- [TEXTE FOURNI]
::::

La raison de ces mouvements sociaux, rarissimes en Ethiopie ? La publication, quelques mois auparavant, d’un plan d’urbanisme prévoyant l’expansion de la capitale bien au-delà de ses limites actuelles. En mordant largement, donc, sur les terres de la région Oromia, qui abrite plus de trente millions d’Oromos, soit un tiers de la population éthiopienne.

Le groupe ethnique le plus important du pays possède sa propre langue, l’afaan oromo, reconnu par la Constitution mais distinct de l’amharique, la langue de l’administration. Dans de nombreuses localités, les manifestations ont pris un tour violent. La police a été accusée de tirer à balle réelle sur des étudiants, tandis que la population a par endroits saccagé des commissariats ou bloqué des routes. Deux fermes industrielles, propriétés d’entreprises néerlandaises, ont été brûlées.

::::

- [ENTRÉES DE DONNÉES]
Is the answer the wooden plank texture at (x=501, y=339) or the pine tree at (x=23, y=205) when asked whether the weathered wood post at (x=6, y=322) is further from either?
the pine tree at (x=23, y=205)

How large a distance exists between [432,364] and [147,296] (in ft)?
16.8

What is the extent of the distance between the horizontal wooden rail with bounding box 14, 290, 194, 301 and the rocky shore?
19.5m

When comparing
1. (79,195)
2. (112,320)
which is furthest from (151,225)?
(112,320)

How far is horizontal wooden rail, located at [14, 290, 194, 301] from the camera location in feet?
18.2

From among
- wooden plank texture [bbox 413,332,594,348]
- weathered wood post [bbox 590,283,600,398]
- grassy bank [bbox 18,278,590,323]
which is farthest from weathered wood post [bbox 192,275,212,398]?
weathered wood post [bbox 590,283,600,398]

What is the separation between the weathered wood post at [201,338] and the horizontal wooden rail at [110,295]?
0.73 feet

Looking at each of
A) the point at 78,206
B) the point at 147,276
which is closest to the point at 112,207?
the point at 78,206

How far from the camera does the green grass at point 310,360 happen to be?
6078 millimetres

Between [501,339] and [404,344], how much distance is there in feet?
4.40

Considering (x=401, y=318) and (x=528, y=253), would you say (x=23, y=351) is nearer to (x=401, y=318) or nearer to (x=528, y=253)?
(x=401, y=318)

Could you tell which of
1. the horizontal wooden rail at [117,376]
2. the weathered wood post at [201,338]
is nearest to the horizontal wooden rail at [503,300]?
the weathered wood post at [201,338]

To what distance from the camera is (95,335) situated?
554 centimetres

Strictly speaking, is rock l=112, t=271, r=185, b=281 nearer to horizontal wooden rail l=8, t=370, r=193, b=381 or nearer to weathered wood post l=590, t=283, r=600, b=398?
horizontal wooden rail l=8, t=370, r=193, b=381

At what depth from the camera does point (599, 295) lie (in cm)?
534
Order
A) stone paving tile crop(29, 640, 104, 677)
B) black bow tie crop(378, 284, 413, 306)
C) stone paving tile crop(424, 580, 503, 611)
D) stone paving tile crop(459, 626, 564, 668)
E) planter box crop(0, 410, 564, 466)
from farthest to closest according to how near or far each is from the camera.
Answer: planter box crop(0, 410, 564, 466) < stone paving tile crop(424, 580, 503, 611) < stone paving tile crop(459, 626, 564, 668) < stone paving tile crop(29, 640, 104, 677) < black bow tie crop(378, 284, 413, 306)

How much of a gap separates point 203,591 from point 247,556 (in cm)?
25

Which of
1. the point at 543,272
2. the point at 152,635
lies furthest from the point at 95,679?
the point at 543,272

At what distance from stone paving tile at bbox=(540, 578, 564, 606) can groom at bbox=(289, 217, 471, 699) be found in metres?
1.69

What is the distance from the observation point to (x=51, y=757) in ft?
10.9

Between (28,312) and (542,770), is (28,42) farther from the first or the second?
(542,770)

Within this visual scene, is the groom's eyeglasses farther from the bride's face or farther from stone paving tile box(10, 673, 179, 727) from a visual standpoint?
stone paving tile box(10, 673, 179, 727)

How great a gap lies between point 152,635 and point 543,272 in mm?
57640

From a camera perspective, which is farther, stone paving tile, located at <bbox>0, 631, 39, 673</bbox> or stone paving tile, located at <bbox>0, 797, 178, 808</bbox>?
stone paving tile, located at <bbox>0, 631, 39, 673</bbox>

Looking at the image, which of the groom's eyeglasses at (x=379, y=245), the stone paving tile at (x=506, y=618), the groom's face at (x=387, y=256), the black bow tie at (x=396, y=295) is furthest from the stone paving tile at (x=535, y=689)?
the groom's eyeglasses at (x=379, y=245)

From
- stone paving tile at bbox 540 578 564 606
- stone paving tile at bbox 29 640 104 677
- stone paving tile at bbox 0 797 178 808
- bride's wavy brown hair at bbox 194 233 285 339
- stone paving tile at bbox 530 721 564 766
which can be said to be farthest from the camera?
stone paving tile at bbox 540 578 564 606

::::

- [TRAVAIL À FAIRE]
• a. Reproduisez mot pour mot le texte sur les manifestations en Éthiopie.
• b. Relevez toutes les lignes des entrées qui contiennent le mot « farther ».

- [SOLUTIONS PAR CONSIGNE]
• a.
La raison de ces mouvements sociaux, rarissimes en Ethiopie ? La publication, quelques mois auparavant, d’un plan d’urbanisme prévoyant l’expansion de la capitale bien au-delà de ses limites actuelles. En mordant largement, donc, sur les terres de la région Oromia, qui abrite plus de trente millions d’Oromos, soit un tiers de la population éthiopienne.

Le groupe ethnique le plus important du pays possède sa propre langue, l’afaan oromo, reconnu par la Constitution mais distinct de l’amharique, la langue de l’administration. Dans de nombreuses localités, les manifestations ont pris un tour violent. La police a été accusée de tirer à balle réelle sur des étudiants, tandis que la population a par endroits saccagé des commissariats ou bloqué des routes. Deux fermes industrielles, propriétés d’entreprises néerlandaises, ont été brûlées.

• b.
Between (28,312) and (542,770), is (28,42) farther from the first or the second?
Within this visual scene, is the groom's eyeglasses farther from the bride's face or farther from stone paving tile box(10, 673, 179, 727) from a visual standpoint?
From a camera perspective, which is farther, stone paving tile, located at <bbox>0, 631, 39, 673</bbox> or stone paving tile, located at <bbox>0, 797, 178, 808</bbox>?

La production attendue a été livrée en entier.